Events I’m Excited About

I’ve kept my events for 2013 close to home and fairly sparse. Home is where I want to be this year and I have plenty of projects to keep me busy all year long. However there are a few events coming up that I’m excited to be involved with.

Orem Writes: Talking about Blogging
January 30 7pm Orem Library.
For this event C. Jane Kendrick and I will be talking about our experiences with blogging and answering audience questions. I’ve never met Ms. Kendrick before, but I’m very excited to get a chance to talk to her because she blogs like I do, where telling stories on the blog is the point of writing rather than using the blog as a promotional tool. I’ve been reading her blog regularly for the last month (ever since I discovered it) and thoroughly enjoy it.

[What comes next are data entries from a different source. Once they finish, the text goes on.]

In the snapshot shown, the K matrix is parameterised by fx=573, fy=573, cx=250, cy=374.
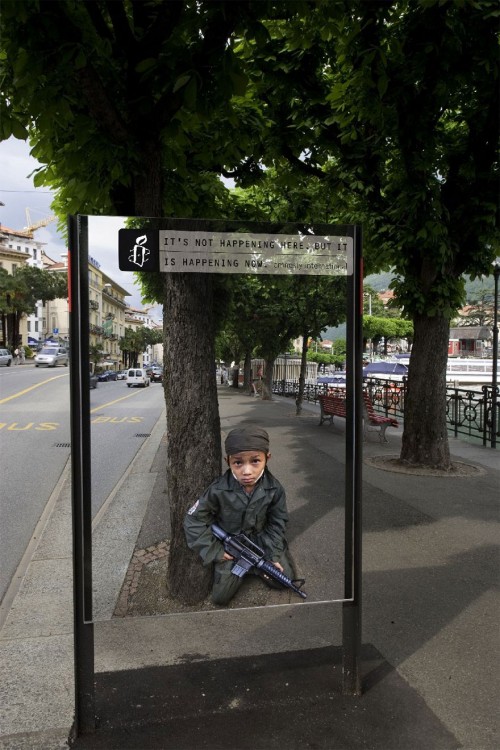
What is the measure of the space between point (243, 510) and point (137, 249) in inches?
56.4

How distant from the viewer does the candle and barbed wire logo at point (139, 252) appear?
2773mm

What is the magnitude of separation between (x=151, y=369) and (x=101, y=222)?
1.58 metres

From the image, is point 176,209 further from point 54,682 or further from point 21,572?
point 54,682

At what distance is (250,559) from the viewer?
9.84ft

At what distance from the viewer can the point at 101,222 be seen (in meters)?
2.71

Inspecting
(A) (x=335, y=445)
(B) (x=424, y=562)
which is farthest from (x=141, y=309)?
(B) (x=424, y=562)

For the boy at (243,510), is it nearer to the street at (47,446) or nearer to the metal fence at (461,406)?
the street at (47,446)

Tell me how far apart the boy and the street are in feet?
1.75

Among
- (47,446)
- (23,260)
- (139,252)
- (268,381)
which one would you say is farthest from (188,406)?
(23,260)

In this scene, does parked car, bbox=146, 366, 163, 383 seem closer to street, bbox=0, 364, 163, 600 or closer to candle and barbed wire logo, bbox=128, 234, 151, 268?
street, bbox=0, 364, 163, 600

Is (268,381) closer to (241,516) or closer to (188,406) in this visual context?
(188,406)

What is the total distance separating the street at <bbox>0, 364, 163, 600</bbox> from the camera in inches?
117

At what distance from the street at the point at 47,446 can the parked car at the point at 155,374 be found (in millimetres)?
97

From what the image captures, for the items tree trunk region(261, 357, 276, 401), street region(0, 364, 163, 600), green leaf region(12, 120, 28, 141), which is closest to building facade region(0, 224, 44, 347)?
street region(0, 364, 163, 600)
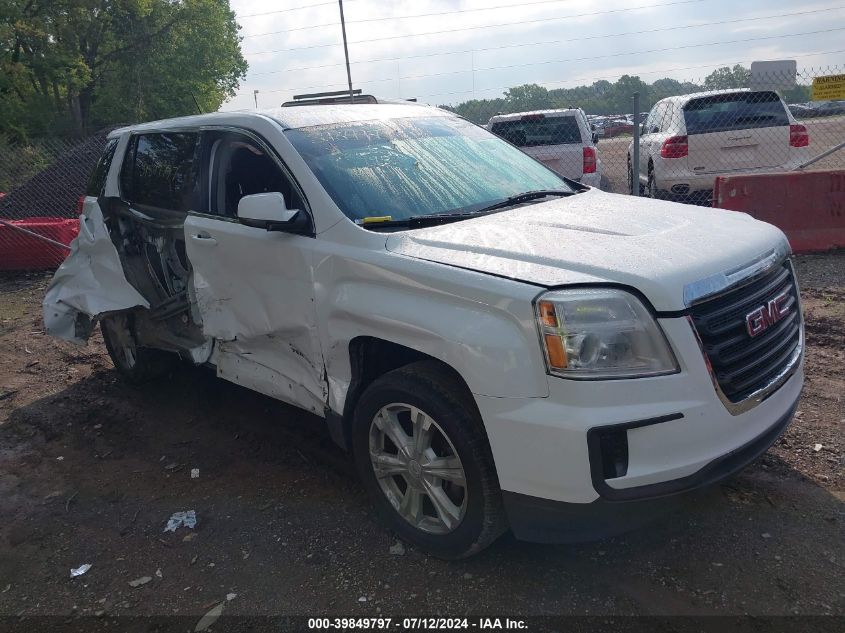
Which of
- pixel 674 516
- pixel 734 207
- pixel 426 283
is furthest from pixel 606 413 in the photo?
pixel 734 207

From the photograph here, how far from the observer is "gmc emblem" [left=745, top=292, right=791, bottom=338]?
279cm

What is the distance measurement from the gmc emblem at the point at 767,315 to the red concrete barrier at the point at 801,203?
5.10 meters

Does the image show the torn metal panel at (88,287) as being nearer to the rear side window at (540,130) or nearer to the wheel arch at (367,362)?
the wheel arch at (367,362)

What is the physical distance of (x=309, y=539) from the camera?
3.41m

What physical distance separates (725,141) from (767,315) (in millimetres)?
7249

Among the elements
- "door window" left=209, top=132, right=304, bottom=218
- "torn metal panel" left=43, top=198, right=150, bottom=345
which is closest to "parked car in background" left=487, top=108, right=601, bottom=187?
"torn metal panel" left=43, top=198, right=150, bottom=345

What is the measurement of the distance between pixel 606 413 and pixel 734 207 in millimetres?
6257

Life, The Universe, and Everything Symposium
February 14-16 Downtown Provo Marriott
This is an event that Howard and I enjoy every year. If you are interested in writing genre fiction or in talking about it, you simply can not get a better event for the price. I haven’t seen an official schedule yet, but Howard and I are usually teaching something interesting during the event. When we’re not teaching, you’ll be able to find us in the dealer’s room where we’ll have set up shop under the big Schlock Mercenary sign. I’ll definitely have copies of Hold on to Your Horses and Cobble Stones available. Depending on how quickly I work I may even have the 2012 edition of Cobble Stones. Please stop by and say hello.

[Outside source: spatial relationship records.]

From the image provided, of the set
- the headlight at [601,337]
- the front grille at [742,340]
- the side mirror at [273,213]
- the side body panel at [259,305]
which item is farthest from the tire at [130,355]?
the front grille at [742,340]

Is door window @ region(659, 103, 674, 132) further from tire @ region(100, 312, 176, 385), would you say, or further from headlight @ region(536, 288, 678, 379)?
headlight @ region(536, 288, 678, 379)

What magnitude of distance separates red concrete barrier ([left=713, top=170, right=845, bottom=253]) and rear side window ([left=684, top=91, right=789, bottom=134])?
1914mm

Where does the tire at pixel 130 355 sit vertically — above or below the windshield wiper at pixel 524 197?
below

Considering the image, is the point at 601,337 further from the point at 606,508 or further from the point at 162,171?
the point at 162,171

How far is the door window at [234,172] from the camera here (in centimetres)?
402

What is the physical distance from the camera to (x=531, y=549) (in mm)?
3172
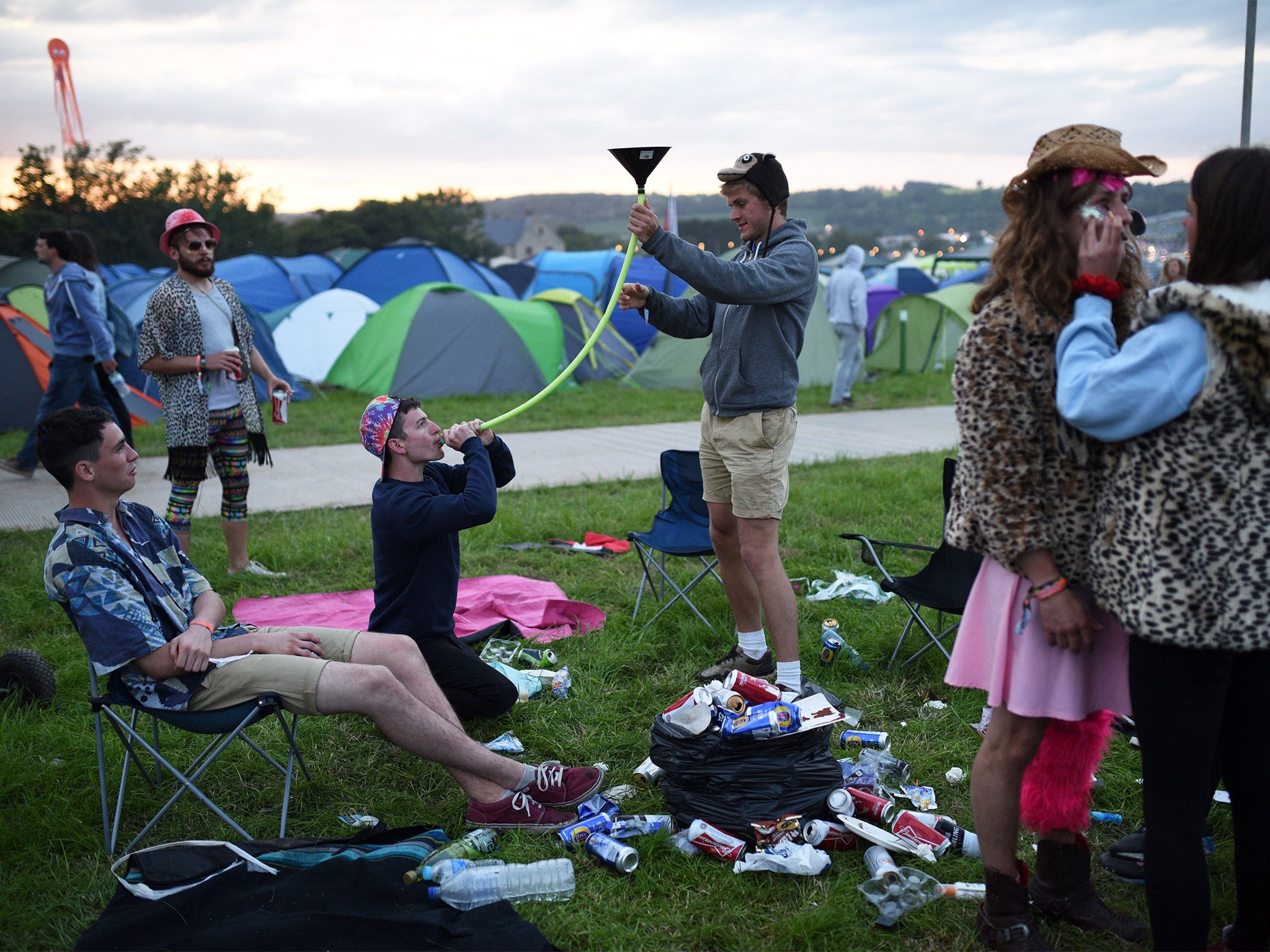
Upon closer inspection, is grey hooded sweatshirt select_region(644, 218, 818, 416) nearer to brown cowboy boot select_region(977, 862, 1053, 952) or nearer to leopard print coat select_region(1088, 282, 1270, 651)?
leopard print coat select_region(1088, 282, 1270, 651)

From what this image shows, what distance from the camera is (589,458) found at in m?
8.77

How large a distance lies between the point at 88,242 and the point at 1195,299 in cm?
763

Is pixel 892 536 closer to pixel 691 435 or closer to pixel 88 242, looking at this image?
pixel 691 435

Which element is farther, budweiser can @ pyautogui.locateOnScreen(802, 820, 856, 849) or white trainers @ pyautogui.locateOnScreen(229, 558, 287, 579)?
white trainers @ pyautogui.locateOnScreen(229, 558, 287, 579)

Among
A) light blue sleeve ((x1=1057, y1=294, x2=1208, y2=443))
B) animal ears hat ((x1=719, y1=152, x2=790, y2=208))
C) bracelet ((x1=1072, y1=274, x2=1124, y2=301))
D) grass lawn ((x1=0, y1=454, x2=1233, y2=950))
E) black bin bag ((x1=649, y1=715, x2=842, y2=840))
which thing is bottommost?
grass lawn ((x1=0, y1=454, x2=1233, y2=950))

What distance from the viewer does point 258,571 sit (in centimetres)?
548

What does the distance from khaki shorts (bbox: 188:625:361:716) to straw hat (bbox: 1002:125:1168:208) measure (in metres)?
2.23

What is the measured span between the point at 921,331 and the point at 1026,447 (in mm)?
14353

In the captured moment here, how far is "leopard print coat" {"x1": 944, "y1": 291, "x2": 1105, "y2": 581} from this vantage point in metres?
1.98

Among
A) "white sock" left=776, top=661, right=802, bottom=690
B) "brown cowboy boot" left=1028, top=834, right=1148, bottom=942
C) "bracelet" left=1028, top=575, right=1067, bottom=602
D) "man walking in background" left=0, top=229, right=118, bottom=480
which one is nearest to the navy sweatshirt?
"white sock" left=776, top=661, right=802, bottom=690

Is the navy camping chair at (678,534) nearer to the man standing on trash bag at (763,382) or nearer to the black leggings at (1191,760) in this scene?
the man standing on trash bag at (763,382)

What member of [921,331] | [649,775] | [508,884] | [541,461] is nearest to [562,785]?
[649,775]

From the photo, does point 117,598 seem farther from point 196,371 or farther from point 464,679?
point 196,371

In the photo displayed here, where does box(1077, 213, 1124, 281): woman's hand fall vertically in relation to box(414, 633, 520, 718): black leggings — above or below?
above
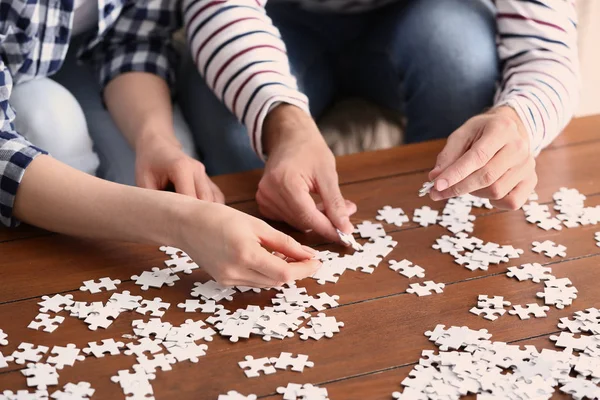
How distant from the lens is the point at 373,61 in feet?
6.77

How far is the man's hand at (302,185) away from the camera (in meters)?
1.40

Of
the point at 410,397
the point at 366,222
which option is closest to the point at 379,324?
the point at 410,397

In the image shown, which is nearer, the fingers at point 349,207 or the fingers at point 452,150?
the fingers at point 452,150

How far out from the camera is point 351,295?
1.27 metres

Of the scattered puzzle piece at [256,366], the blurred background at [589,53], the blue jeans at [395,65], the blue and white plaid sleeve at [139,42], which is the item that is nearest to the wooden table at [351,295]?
the scattered puzzle piece at [256,366]

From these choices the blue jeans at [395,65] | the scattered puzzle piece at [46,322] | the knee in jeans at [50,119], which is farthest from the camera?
the blue jeans at [395,65]

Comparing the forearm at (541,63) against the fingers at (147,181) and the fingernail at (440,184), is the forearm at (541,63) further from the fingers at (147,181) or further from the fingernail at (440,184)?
the fingers at (147,181)

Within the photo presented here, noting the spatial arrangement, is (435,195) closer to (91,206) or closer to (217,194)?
(217,194)

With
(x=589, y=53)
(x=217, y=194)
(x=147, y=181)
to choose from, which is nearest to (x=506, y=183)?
(x=217, y=194)

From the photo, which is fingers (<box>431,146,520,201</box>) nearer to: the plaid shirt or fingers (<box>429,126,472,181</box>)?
fingers (<box>429,126,472,181</box>)

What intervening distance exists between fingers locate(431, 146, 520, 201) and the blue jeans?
1.91 ft

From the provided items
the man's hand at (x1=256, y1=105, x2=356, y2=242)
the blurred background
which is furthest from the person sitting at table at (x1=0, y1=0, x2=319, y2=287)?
the blurred background

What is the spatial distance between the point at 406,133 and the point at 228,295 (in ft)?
3.13

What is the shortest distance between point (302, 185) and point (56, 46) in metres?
0.63
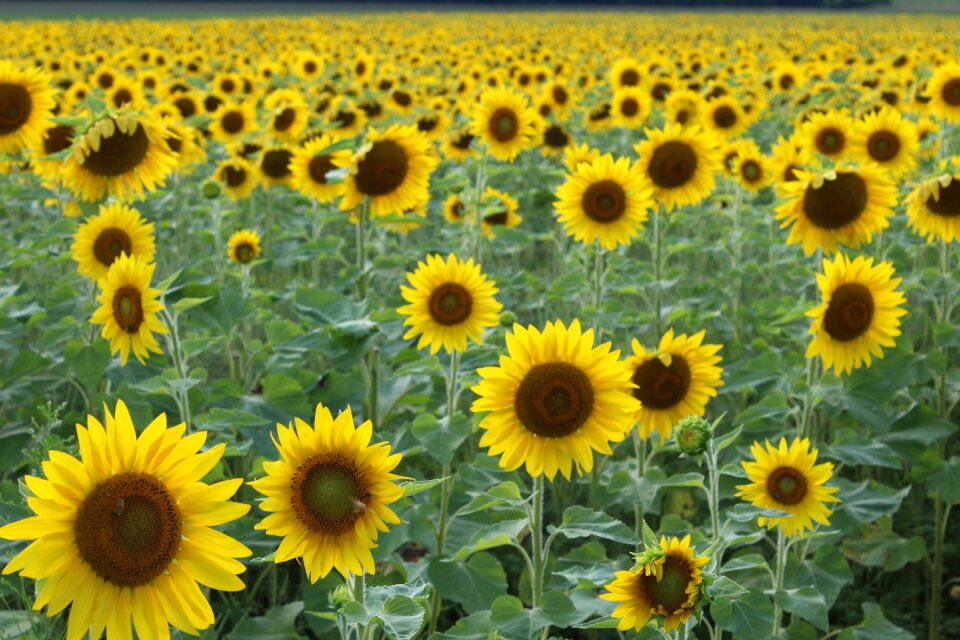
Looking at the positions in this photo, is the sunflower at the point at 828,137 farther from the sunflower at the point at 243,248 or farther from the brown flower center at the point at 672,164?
the sunflower at the point at 243,248

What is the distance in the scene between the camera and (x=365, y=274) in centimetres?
421

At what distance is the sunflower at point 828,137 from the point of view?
5.76 m

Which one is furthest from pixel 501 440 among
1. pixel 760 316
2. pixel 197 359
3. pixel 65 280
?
pixel 197 359

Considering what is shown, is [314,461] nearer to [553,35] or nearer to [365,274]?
[365,274]

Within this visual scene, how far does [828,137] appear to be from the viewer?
5.80 m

LDS Storymakers Conference
May 10-11 Downtown Provo Marriott and Conference Center
I’m really excited about this conference. They’ve given me an entire hour to talk about blogging, why I love it, and how a blog can be more than just a marketing tool for authors. I expect this presentation will be greatly shaped by my conversation with Ms. Kendrick in January. I’m also teaching a class on structuring your life to support creativity. Howard is teaching World Building and Focused Practice. The conference is more expensive and it definitely teaches from and to and LDS viewpoint, but it offers a world of education to anyone seeking to write as a career. Well worth the time and expense.

Writing Excuses Workshop and Retreat
June 10-16 Chattanooga TN
Registration for this event is full this year. Though you can still apply for a scholarship spot until January 15th. Howard, Brandon, Dan, and Mary will all be there running the event. My attendance is probable, but there are some family commitments which are in direct conflict and I can’t say for certain how I’ll be able to resolve those conflicts. Hopefully this retreat will be such a huge success that they’ll schedule another one.

In the second six months of the year, I don’t have any professional appearances scheduled. Which is fine, because that seems pretty far away.